Pew Study Predicts What Digital Life in 2025 Will Look Like
To mark the 25th anniversary of the creation of the World Wide Web by Tim Berners-Lee, this year the Pew Research Center is conducting a series of studies examining the past, present, and future of the Internet. Dad jokes are expected to be a constant. Released by the center today, the report imagines what digital life in 2025 will look like based on a canvassing of more than two-thousand experts about future of such concerns as privacy, cybersecurity, the “Internet of things,” and net neutrality.
The report boils down the predictions into fifteen theses, helpfully arranged into categories like “more-hopeful” to “advice: make good choices today.” While there was widespread disagreement about the ramifications of the technological change ahead, most of the respondents agreed on the trajectory of that change. In their eyes, humanity is heading toward:
- • A global, immersive, invisible, ambient networked computing environment built through the continued proliferation of smart sensors, cameras, software, databases, and massive data centers in a world-spanning information fabric known as the Internet of Things.
- • “Augmented reality” enhancements to the real-world input that people perceive through the use of portable/wearable/implantable technologies.
- • Disruption of business models established in the 20th century (most notably impacting finance, entertainment, publishers of all sorts, and education).
- • Tagging, databasing, and intelligent analytical mapping of the physical and social realms.
Or, basically, an extension of existing trends both positive and negative. Positive theses include predictions that enhanced global connectivity will foster “more planetary relationships and less ignorance,” and that the “Internet of Things, artificial intelligence, and big data will make people more aware of their world and their own behavior.” Obviously, those consequences are good! The accelerating cross-country progress toward tolerance, if not enlightenment, when it comes to issues on which we humans don’t have the best historical record–the latest being gay rights–is heartening. I’ve lost track of how many states have legalized same-sex marriage at this point. I doubt we’d be here as a society without the fluidity that web provides the exchange of ideas and viewpoints. It’s getting harder everyday to ignore people who aren’t like you, and that’s a good thing.
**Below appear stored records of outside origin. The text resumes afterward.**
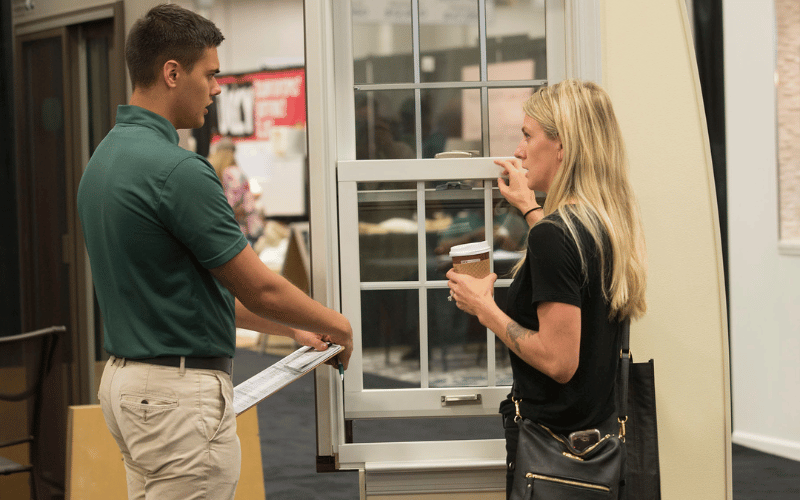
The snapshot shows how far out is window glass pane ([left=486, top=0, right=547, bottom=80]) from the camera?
219 centimetres

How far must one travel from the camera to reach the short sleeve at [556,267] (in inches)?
55.7

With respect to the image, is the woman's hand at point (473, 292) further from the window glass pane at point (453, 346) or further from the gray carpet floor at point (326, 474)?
the gray carpet floor at point (326, 474)

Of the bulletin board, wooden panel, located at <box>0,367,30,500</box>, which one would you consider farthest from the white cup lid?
the bulletin board

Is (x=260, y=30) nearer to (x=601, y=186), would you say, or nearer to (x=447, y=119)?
(x=447, y=119)

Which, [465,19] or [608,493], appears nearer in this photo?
[608,493]

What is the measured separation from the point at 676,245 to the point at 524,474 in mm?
951

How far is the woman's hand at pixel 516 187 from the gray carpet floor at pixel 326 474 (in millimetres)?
1259

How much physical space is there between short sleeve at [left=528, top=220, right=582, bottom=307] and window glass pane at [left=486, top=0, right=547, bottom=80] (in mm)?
900

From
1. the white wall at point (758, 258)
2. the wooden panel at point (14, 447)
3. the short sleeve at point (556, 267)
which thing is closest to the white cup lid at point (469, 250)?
the short sleeve at point (556, 267)

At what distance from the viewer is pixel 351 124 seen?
2.15 m

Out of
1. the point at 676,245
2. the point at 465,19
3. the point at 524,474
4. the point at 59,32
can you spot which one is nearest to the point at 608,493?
the point at 524,474

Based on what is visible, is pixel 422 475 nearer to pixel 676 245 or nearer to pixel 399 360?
pixel 399 360

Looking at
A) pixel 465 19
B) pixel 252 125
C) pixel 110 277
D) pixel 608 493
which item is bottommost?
pixel 608 493

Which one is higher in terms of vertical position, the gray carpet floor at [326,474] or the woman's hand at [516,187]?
the woman's hand at [516,187]
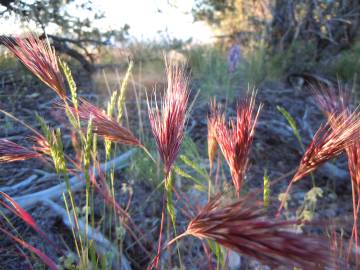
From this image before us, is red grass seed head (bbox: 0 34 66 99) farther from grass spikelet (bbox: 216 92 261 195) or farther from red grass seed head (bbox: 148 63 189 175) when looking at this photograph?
grass spikelet (bbox: 216 92 261 195)

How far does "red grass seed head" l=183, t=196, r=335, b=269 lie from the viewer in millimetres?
457

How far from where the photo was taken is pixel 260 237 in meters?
0.48

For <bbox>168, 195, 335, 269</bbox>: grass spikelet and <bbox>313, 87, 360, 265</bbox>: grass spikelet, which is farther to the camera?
<bbox>313, 87, 360, 265</bbox>: grass spikelet

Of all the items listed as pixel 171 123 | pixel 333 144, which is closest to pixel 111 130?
pixel 171 123

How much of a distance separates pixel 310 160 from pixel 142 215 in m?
1.33

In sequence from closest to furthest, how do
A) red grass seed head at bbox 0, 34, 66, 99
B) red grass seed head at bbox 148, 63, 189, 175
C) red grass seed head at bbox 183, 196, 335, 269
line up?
red grass seed head at bbox 183, 196, 335, 269 → red grass seed head at bbox 148, 63, 189, 175 → red grass seed head at bbox 0, 34, 66, 99

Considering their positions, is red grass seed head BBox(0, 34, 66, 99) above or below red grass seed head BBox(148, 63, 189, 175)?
above

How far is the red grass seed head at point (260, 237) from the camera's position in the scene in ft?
1.50

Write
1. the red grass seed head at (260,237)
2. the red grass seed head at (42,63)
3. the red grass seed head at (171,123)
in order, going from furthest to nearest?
the red grass seed head at (42,63)
the red grass seed head at (171,123)
the red grass seed head at (260,237)

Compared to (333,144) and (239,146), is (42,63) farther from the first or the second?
(333,144)

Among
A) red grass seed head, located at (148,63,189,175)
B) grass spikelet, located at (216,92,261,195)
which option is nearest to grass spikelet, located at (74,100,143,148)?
red grass seed head, located at (148,63,189,175)

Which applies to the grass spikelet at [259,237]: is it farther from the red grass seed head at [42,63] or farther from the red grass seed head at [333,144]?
the red grass seed head at [42,63]

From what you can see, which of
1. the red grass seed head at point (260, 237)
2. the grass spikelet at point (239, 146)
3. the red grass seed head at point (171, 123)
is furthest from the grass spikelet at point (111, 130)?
the red grass seed head at point (260, 237)

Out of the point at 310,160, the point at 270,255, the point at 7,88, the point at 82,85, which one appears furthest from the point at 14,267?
the point at 82,85
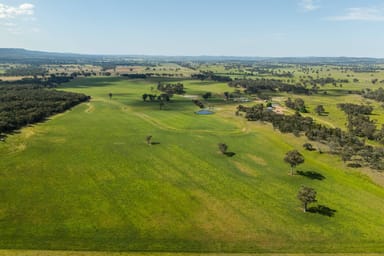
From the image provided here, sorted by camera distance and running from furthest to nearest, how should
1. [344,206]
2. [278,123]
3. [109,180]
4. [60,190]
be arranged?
[278,123], [109,180], [60,190], [344,206]

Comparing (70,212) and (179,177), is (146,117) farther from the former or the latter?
(70,212)

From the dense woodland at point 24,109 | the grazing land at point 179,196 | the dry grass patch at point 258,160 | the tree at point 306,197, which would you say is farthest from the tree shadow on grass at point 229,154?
the dense woodland at point 24,109

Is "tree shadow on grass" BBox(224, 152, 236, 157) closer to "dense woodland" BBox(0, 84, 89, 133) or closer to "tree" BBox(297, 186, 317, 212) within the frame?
"tree" BBox(297, 186, 317, 212)

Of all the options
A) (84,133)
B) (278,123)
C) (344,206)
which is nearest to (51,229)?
(344,206)

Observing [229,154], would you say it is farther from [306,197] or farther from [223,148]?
[306,197]

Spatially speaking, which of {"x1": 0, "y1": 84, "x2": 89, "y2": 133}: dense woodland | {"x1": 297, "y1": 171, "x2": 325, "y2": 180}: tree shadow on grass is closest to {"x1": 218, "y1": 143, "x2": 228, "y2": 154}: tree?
{"x1": 297, "y1": 171, "x2": 325, "y2": 180}: tree shadow on grass

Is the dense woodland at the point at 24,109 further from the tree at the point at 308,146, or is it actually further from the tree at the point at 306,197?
the tree at the point at 308,146
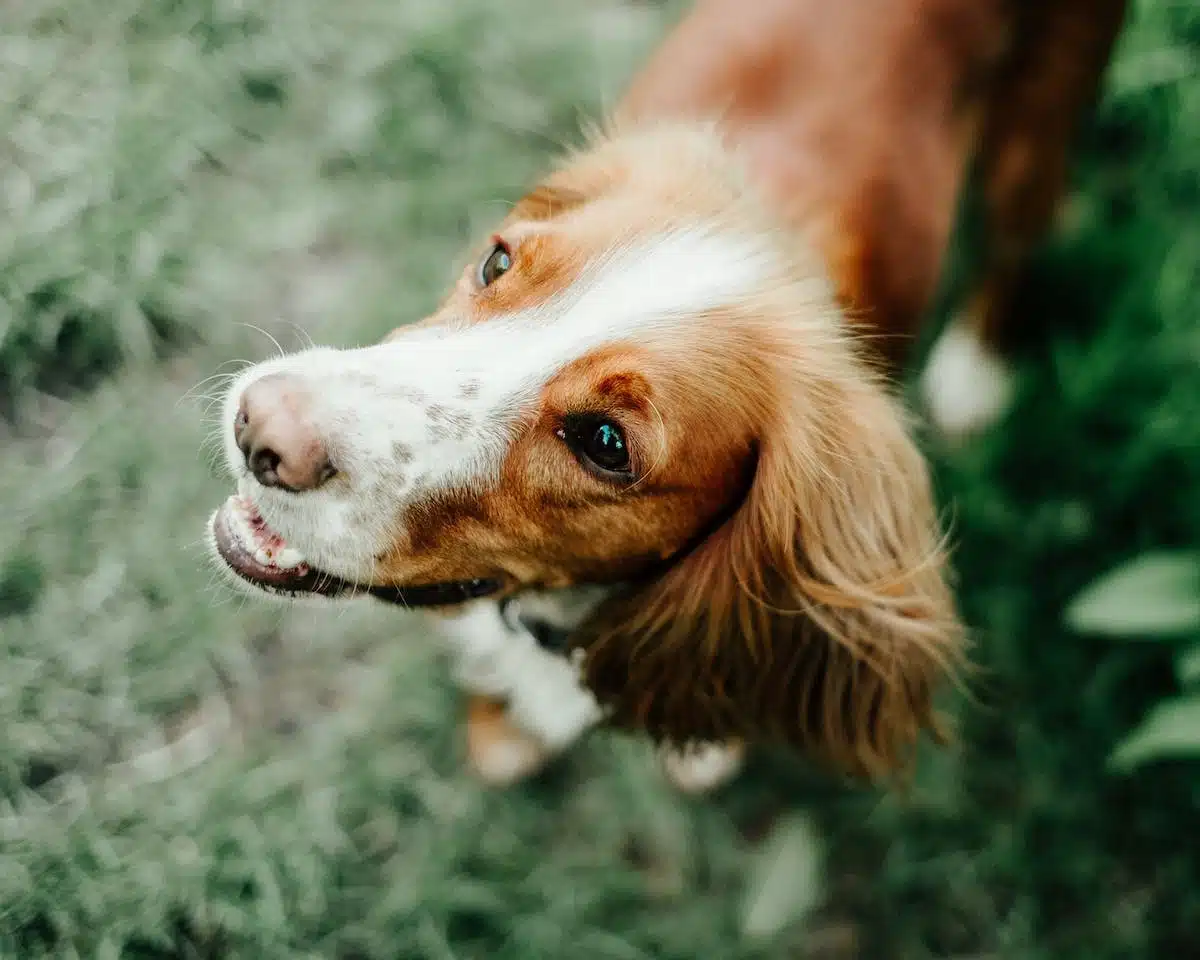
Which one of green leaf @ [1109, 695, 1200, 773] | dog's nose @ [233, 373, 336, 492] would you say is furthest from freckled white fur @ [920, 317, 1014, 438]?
A: dog's nose @ [233, 373, 336, 492]

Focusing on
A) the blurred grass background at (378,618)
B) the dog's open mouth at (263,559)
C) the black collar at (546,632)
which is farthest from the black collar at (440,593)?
the blurred grass background at (378,618)

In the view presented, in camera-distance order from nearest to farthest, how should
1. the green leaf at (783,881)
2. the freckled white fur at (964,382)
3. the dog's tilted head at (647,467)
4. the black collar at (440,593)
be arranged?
1. the dog's tilted head at (647,467)
2. the black collar at (440,593)
3. the green leaf at (783,881)
4. the freckled white fur at (964,382)

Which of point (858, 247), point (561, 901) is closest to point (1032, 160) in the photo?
point (858, 247)

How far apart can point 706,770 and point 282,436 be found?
1716 millimetres

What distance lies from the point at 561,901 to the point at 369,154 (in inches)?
95.9

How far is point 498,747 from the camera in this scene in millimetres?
2789

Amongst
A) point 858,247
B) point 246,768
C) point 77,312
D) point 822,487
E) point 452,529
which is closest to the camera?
point 452,529

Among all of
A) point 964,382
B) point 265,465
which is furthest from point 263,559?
point 964,382

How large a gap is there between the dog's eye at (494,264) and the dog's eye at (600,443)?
42 cm

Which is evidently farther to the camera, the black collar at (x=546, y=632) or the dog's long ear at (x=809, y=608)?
the black collar at (x=546, y=632)

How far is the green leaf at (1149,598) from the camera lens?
2.60 meters

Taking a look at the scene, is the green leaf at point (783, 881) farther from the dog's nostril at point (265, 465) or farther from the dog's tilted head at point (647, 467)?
the dog's nostril at point (265, 465)

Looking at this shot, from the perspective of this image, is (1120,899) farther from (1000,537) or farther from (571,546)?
(571,546)

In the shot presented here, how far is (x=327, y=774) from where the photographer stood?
2.79 metres
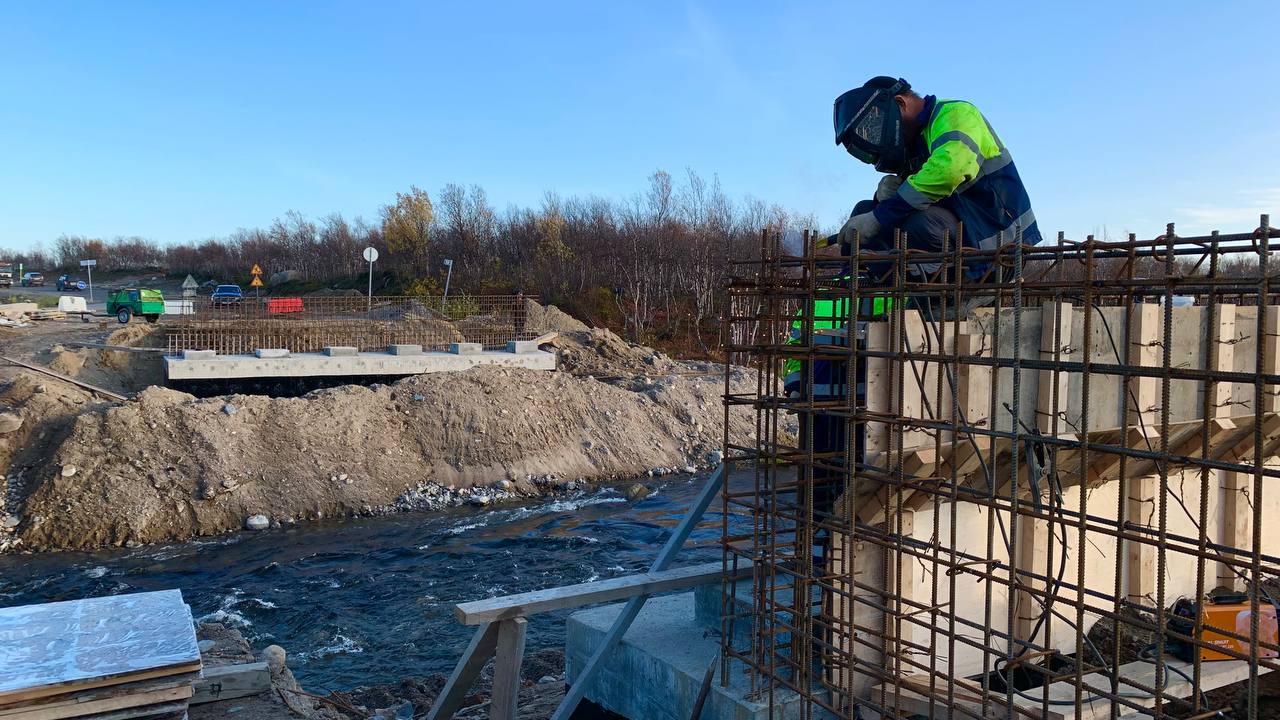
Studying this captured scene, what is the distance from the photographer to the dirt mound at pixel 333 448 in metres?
15.8

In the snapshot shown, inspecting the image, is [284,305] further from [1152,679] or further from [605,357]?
[1152,679]

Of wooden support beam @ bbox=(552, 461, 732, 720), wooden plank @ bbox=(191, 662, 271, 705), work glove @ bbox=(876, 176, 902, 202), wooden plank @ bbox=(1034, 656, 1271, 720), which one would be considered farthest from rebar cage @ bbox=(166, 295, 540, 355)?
wooden plank @ bbox=(1034, 656, 1271, 720)

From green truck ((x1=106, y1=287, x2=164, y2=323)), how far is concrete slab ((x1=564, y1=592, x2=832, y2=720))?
108 ft

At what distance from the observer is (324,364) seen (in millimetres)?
22750

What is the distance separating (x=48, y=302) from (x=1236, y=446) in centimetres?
4997

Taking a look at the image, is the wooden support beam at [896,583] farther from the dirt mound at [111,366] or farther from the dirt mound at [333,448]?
the dirt mound at [111,366]

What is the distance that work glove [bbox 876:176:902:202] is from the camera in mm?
6445

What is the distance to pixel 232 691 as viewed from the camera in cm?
721

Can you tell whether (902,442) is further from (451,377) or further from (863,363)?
(451,377)

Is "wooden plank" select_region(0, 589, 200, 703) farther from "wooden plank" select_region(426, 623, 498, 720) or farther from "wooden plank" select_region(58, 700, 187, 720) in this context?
"wooden plank" select_region(426, 623, 498, 720)

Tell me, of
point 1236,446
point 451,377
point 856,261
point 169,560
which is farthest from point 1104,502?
point 451,377

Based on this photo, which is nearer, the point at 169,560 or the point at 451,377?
the point at 169,560

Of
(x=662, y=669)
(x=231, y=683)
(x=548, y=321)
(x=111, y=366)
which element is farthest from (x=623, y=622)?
(x=548, y=321)

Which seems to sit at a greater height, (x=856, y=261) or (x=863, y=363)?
(x=856, y=261)
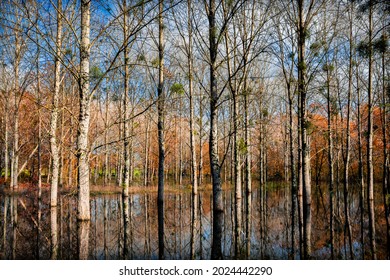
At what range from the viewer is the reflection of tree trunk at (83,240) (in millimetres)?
6938

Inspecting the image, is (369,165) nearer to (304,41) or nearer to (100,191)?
(304,41)

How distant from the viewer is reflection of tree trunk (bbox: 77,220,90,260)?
22.8ft

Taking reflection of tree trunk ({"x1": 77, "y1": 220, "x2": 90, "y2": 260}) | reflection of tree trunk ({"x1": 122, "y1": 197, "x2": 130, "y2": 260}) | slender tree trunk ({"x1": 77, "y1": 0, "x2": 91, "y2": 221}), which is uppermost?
slender tree trunk ({"x1": 77, "y1": 0, "x2": 91, "y2": 221})

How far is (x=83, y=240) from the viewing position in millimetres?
8219

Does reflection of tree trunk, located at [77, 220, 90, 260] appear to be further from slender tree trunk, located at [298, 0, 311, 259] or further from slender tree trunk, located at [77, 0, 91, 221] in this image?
slender tree trunk, located at [298, 0, 311, 259]

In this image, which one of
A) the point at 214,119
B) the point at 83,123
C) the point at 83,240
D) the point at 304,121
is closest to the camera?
the point at 83,240

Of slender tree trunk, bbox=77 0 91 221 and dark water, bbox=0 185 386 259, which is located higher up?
slender tree trunk, bbox=77 0 91 221

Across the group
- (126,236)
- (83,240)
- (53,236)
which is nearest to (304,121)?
(126,236)

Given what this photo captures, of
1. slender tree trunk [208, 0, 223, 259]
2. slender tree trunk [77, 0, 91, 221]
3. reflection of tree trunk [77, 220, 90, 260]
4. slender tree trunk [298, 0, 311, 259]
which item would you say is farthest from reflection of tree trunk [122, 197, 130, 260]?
slender tree trunk [298, 0, 311, 259]

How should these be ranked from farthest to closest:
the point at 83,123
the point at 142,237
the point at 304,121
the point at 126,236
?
1. the point at 304,121
2. the point at 83,123
3. the point at 126,236
4. the point at 142,237

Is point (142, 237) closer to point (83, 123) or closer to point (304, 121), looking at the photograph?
point (83, 123)

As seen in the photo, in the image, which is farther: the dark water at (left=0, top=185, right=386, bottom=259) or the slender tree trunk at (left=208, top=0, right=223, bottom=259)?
the slender tree trunk at (left=208, top=0, right=223, bottom=259)

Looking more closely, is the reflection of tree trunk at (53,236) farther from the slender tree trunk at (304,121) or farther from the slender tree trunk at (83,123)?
the slender tree trunk at (304,121)
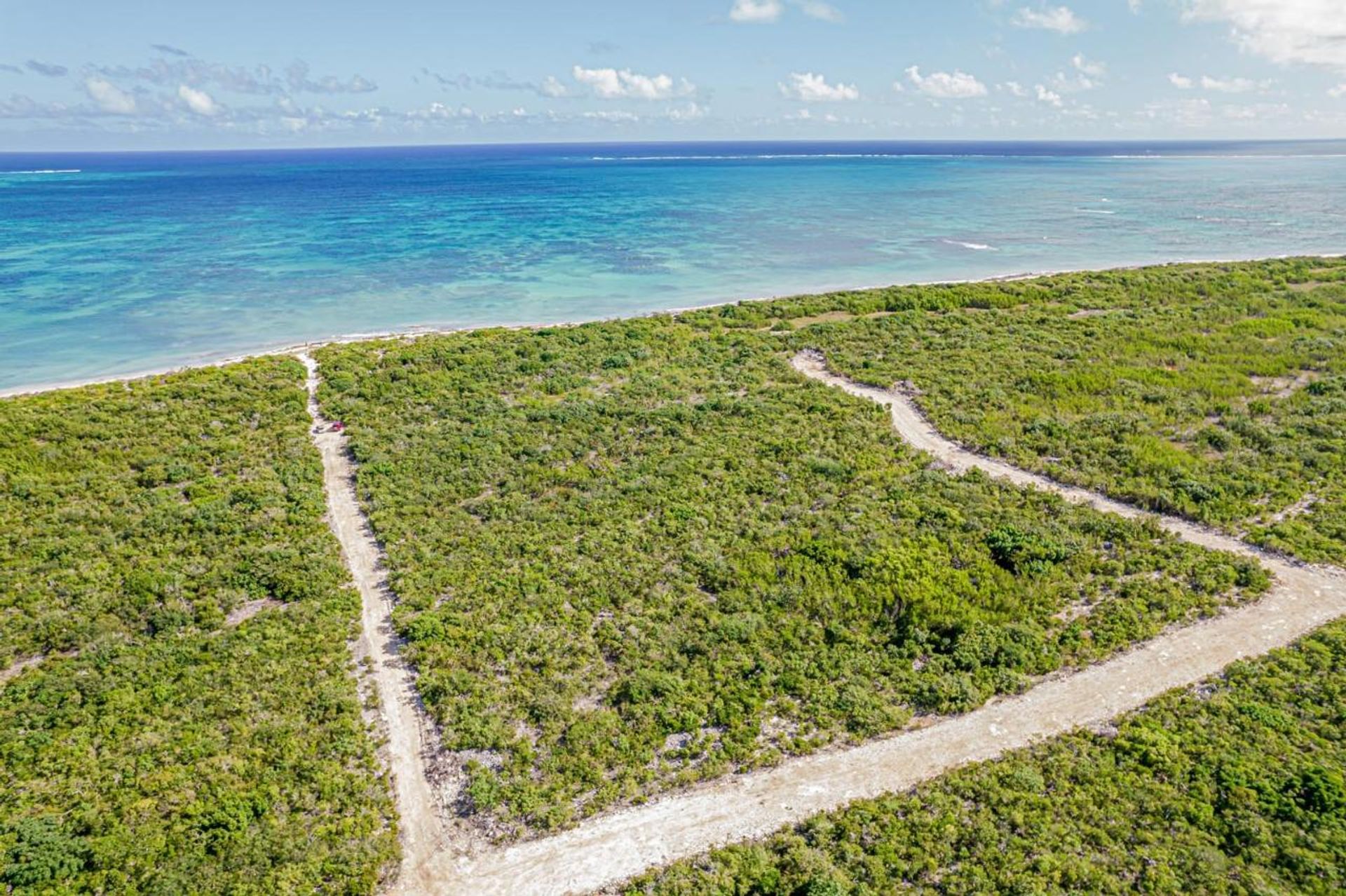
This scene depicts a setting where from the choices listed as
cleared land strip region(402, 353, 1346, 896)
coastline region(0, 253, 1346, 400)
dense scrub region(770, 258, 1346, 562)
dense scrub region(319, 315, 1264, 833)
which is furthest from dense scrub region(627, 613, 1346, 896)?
coastline region(0, 253, 1346, 400)

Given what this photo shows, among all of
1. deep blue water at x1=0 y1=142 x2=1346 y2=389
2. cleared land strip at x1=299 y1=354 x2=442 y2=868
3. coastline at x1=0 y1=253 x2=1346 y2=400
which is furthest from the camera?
deep blue water at x1=0 y1=142 x2=1346 y2=389

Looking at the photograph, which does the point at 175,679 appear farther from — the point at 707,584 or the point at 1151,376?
the point at 1151,376

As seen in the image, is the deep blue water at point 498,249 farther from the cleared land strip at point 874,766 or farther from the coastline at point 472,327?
the cleared land strip at point 874,766

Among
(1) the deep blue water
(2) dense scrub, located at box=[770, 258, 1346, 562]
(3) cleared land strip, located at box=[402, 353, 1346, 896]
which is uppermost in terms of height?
(1) the deep blue water

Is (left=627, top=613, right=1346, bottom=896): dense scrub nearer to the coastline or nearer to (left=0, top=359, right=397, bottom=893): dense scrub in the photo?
(left=0, top=359, right=397, bottom=893): dense scrub

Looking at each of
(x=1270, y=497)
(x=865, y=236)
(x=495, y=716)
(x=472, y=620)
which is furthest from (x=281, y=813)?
(x=865, y=236)

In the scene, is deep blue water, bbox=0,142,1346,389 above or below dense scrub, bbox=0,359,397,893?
above

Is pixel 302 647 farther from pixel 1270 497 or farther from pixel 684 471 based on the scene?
pixel 1270 497

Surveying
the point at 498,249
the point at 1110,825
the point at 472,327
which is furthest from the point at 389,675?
the point at 498,249
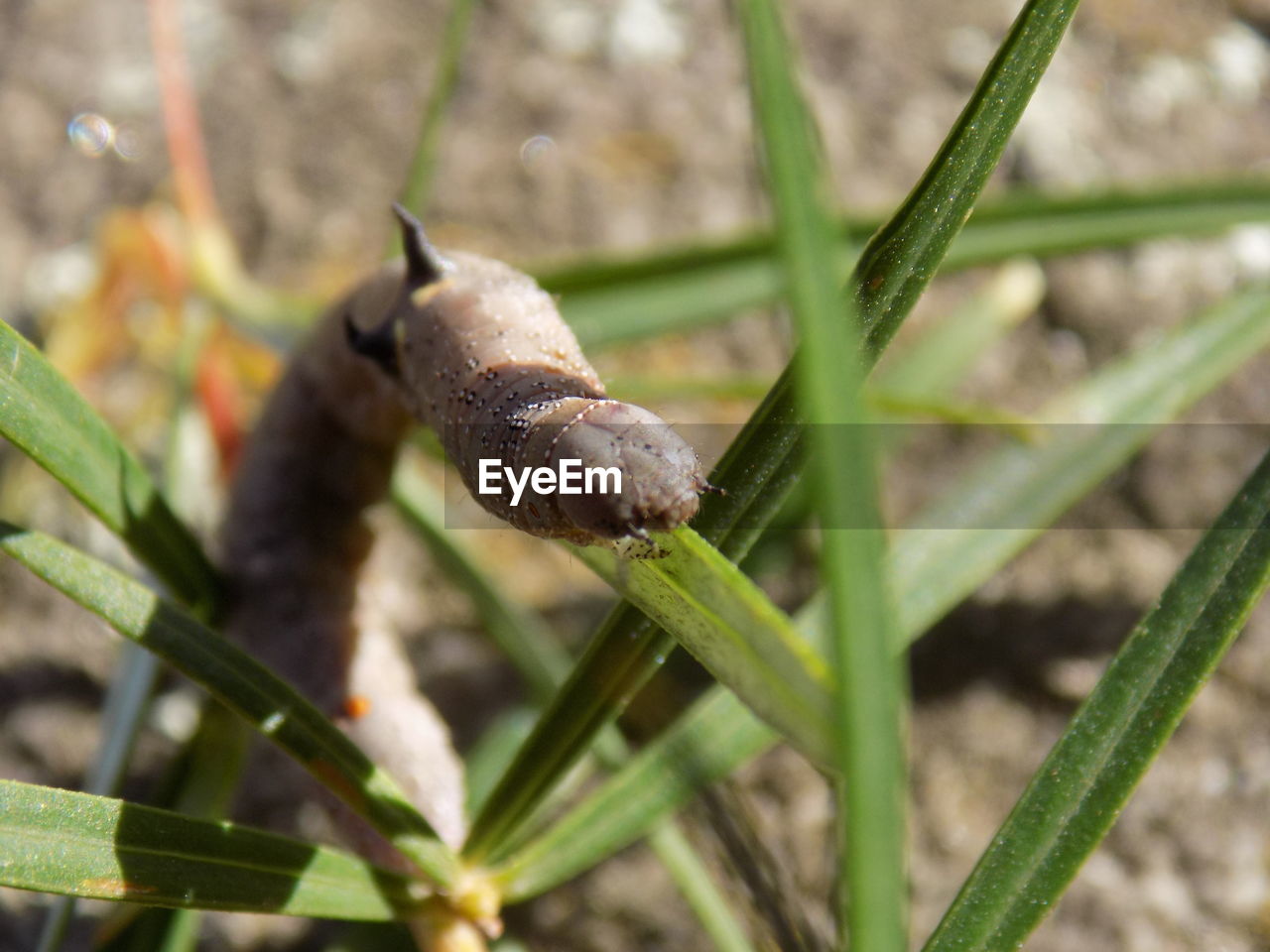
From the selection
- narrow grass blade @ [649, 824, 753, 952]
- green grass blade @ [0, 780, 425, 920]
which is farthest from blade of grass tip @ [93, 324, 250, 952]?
narrow grass blade @ [649, 824, 753, 952]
Unsurprisingly, however, many experts voiced concern about how expanding connectivity might foster increased surveillance, terror, inequality, crime, and other violations of personal and interpersonal ethics. Representative of this alarm is John Markoff, a senior writer for the Science section of the New York Times, who warns of the “potential of a very dystopian world that is also profoundly inegalitarian.” It’s sadly fitting that, on the day before the study was released, Edward Snowden gave a rare public talk (via the web) at South by Southwest. Snowden also took questions from two moderators, the audience, and from Twitter. The first, fittingly, came from Tim Berners-Lee, who asked what Snowden would change about the nation’s surveillance system. “We need public oversight,” Snowden said. “Some way for trusted public figures to advocate for us. We need a watchdog that watches Congress, because if we’re not informed, we can’t consent to these (government) policies.”
The Pew study breaks down each of its fifteen theses in detail and includes a summary roundup of thoughts and forecasts that don’t slot as neatly into the theses. It’s a good read, albeit a worrying one, if you’re the anxious-about-the-future type.